## [Stated task]
Copy the listing below word for word, leaving out the pictures.
--- Start of Dataset entries ---
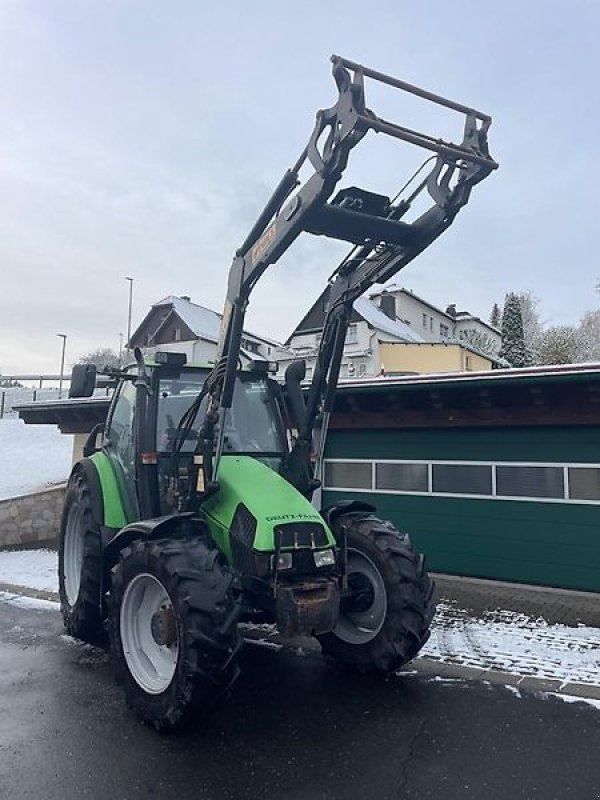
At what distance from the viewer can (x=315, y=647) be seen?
6070 mm

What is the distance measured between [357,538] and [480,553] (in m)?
4.92

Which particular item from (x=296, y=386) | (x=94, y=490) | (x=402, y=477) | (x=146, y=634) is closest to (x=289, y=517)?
(x=146, y=634)

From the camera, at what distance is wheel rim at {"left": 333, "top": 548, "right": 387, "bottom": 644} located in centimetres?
517

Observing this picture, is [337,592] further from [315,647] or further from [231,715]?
[315,647]

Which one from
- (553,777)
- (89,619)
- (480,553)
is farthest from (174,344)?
(553,777)

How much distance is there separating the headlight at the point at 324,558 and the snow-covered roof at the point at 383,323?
1236 inches

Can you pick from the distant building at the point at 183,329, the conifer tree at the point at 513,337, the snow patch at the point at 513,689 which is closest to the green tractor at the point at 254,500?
the snow patch at the point at 513,689

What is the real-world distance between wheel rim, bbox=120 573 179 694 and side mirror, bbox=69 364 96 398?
1.88m

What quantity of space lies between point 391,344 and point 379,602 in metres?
30.9

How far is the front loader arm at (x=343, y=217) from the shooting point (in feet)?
13.5

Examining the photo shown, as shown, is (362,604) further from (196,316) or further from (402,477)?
(196,316)

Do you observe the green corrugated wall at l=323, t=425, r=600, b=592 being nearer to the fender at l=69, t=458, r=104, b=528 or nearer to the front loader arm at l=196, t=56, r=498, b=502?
the front loader arm at l=196, t=56, r=498, b=502

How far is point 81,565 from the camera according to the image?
19.2ft

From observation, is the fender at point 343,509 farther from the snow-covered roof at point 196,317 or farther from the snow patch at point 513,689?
the snow-covered roof at point 196,317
--- End of Dataset entries ---
## [Result of the exercise]
At what distance from the viewer can (x=315, y=647) be seen?
6070 mm

What is the distance measured between [357,538] and [480,553] (in m)?
4.92

Which particular item from (x=296, y=386) | (x=94, y=490) | (x=402, y=477) | (x=146, y=634) is closest to (x=289, y=517)?
(x=146, y=634)

From the camera, at what distance is wheel rim at {"left": 333, "top": 548, "right": 387, "bottom": 644} located in centimetres?
517

Observing this picture, is [337,592] further from [315,647] or further from [231,715]?
[315,647]

Which one from
- (553,777)
- (89,619)
- (480,553)
is farthest from (174,344)?
(553,777)

How much distance is there separating the headlight at the point at 324,558 and the snow-covered roof at the point at 383,323?
1236 inches

Can you pick from the distant building at the point at 183,329, the conifer tree at the point at 513,337, the snow patch at the point at 513,689 which is closest to the green tractor at the point at 254,500?
the snow patch at the point at 513,689

What is the real-world distance between wheel rim, bbox=120 573 179 694 and side mirror, bbox=69 364 96 398?
1.88m

What quantity of space lies between point 391,344 and point 379,602 in metres?
30.9

How far is the front loader arm at (x=343, y=217) from the shooting point (in feet)?
13.5

Examining the photo shown, as shown, is (362,604) further from (196,316) or further from (402,477)?
(196,316)

Do you observe the green corrugated wall at l=323, t=425, r=600, b=592 being nearer to the fender at l=69, t=458, r=104, b=528 or nearer to the front loader arm at l=196, t=56, r=498, b=502?
the front loader arm at l=196, t=56, r=498, b=502

How far is point 81,565 from the camera according to the image?
19.2ft

From observation, is the fender at point 343,509 farther from the snow-covered roof at point 196,317 or farther from the snow patch at point 513,689?
the snow-covered roof at point 196,317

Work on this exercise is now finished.